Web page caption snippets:
==============================

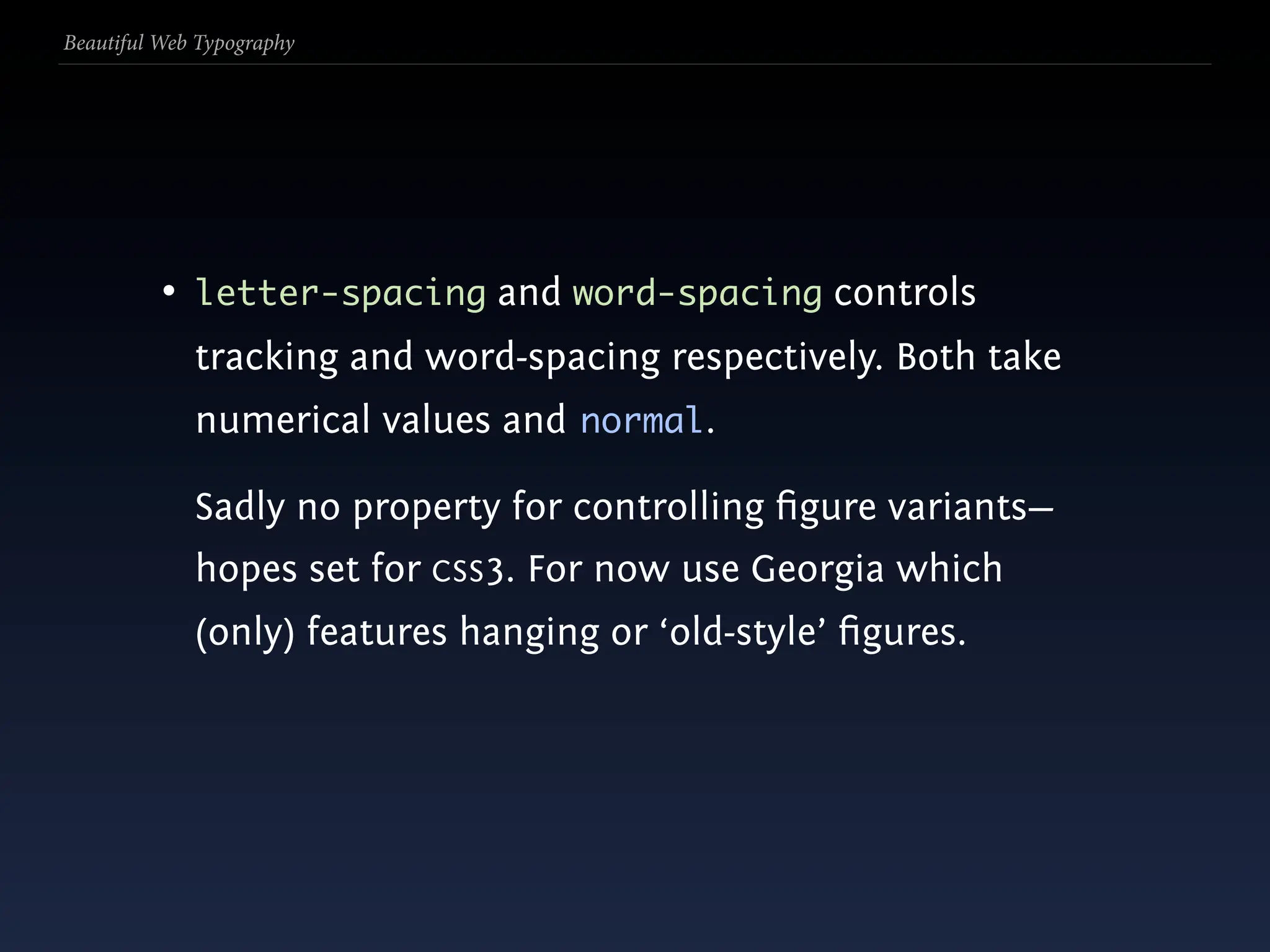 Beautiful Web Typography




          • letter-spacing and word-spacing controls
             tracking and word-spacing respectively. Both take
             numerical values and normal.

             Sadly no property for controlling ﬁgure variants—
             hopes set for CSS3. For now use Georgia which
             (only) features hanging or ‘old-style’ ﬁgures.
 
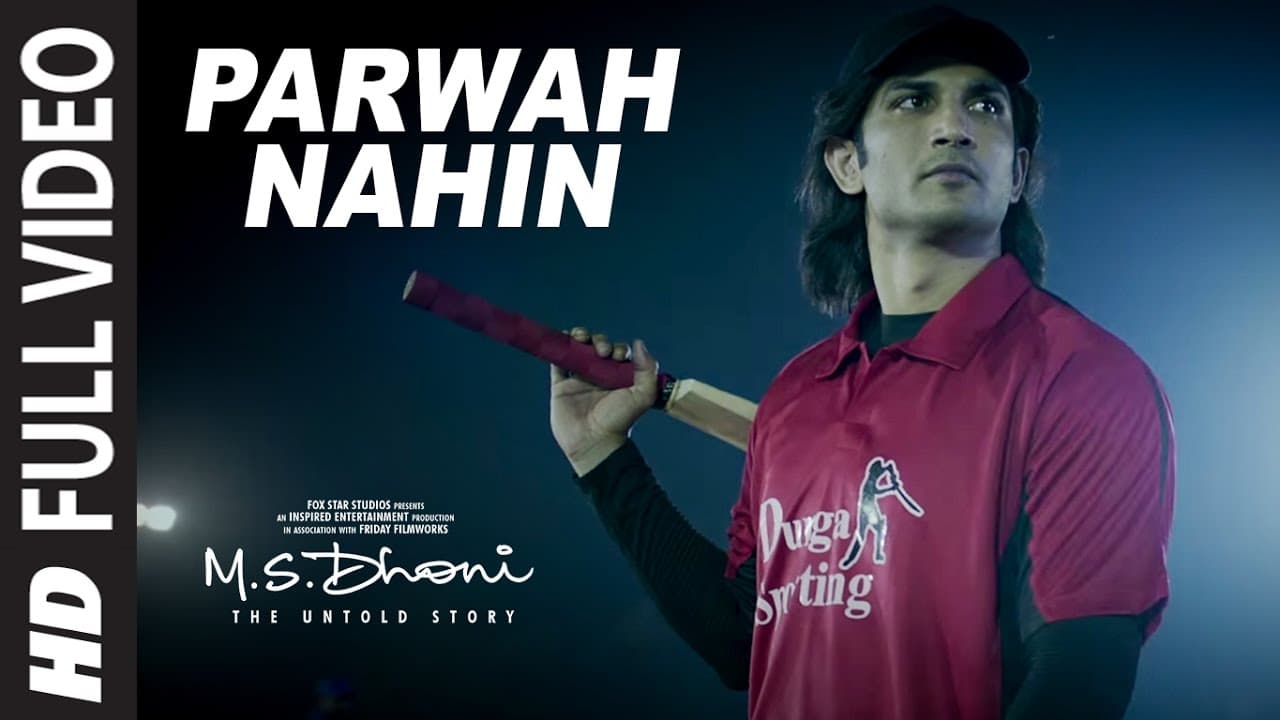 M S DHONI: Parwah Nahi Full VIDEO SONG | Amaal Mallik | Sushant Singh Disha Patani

==============================

Type out all of the records exactly, leaving out any picture.

§ EXERCISE ANSWER:
 Beautiful Web Typography




          • letter-spacing and word-spacing controls
             tracking and word-spacing respectively. Both take
             numerical values and normal.

             Sadly no property for controlling ﬁgure variants—
             hopes set for CSS3. For now use Georgia which
             (only) features hanging or ‘old-style’ ﬁgures.
 
 M S DHONI: Parwah Nahi Full VIDEO SONG | Amaal Mallik | Sushant Singh Disha Patani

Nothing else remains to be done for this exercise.